Your Neuro-ophthalmologist will probably want to order brain imaging tests because the nerve often becomes compressed as it leaves the brain. Brain imaging is also important to make sure a brain tumour isn’t causing symptoms. Possible imaging tests include computed tomography (CT) and magnetic resonance imaging (MRI). MRI provides more information. But it is often hard to do as quickly as a CT. A CT might be needed if your Neuro-ophthalmologist suspects that you have increased pressure inside your brain.

Sometimes, the eye specialist might order other tests if they suspect a specific cause of the sixth nerve palsy. For example, you might need blood tests and a lumbar puncture if meningitis is suspected.
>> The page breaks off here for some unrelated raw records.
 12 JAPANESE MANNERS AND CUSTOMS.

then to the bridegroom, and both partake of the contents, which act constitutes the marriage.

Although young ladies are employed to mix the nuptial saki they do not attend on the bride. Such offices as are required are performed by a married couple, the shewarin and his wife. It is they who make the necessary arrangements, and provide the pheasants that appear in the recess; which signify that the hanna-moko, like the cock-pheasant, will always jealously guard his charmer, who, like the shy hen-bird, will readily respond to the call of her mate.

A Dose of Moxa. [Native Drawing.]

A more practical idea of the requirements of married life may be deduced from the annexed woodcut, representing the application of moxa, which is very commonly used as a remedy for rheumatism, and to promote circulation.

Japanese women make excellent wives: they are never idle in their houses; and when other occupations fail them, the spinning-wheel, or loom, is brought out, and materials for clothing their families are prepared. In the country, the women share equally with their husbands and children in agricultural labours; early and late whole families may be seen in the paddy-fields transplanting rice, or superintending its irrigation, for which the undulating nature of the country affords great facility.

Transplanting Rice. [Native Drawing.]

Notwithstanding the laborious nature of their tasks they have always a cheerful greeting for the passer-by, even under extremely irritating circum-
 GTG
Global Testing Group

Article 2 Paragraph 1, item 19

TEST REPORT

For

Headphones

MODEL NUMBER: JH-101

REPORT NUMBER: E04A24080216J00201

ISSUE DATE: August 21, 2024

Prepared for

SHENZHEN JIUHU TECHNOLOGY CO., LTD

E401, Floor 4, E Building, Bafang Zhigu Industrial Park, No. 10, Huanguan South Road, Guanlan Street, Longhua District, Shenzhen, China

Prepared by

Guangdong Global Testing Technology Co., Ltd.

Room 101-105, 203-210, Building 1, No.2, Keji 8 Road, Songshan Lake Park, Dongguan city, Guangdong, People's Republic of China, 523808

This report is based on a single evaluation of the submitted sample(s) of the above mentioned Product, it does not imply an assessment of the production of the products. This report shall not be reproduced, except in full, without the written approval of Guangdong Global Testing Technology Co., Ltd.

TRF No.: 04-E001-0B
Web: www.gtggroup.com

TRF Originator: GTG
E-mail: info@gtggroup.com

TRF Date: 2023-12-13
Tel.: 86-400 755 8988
Treatment of sixth nerve palsy depends on its cause. Possible treatments for the underlying cause include:

  • Antibiotics, for sixth nerve palsy due to bacterial infection
  • Corticosteroids, for sixth nerve palsy due to inflammation
  • Surgery or chemotherapy, for sixth nerve palsy due to a tumour

Sometimes, there is not a direct treatment available for the underlying cause.

Your Neuro-ophthalmologist may want to wait several months before starting additional treatment. Often, symptoms from sixth nerve palsy improve on their own. Sixth nerve palsy following a viral illness often completely goes away within a few months. Symptoms following trauma may also improve over several months. But in cases of trauma, symptoms are less likely to go away completely. Your symptoms may be more likely to go away completely if you have isolated sixth nerve palsy.

If you still have symptoms 6 months or so later, your Neuro-ophthalmologist might recommend further treatments. Some available treatments are:

  • Alternate patching of each eye to eliminate double vision
  • Special prism glasses to help align the eye
  • Botulinum toxin to temporarily paralyze the muscle on the other side of the eye and help eye alignment
  • Strabismus surgery

Isolated sixth nerve palsy itself does not usually cause complications. But many of the possible causes of sixth nerve palsy may have complications. Like any procedure, surgery for sixth nerve palsy carries a risk for complications.

Call your Ophthalmologist if you have any sudden severe symptoms, like vision loss or problems moving an arm or a leg.

A Note from Athens EyeCare Clinic

Sixth nerve palsy occurs when the sixth cranial nerve is damaged or doesn’t work right. This causes problems with eye movement. The affected eye may not be able to move away from the midline normally.

  • Sometimes, only the sixth cranial nerve has problems. But problems in other parts of the body can occur, too.
  • There are many possible causes of sixth nerve palsy. In children, trauma is one of the most common causes.
  • Treatment for sixth nerve palsy depends on its cause.
  • Symptoms of sixth nerve palsy often go away or improve within several months.
  • If the symptoms don’t completely go away, you might need other treatments and possibly strabismus surgery.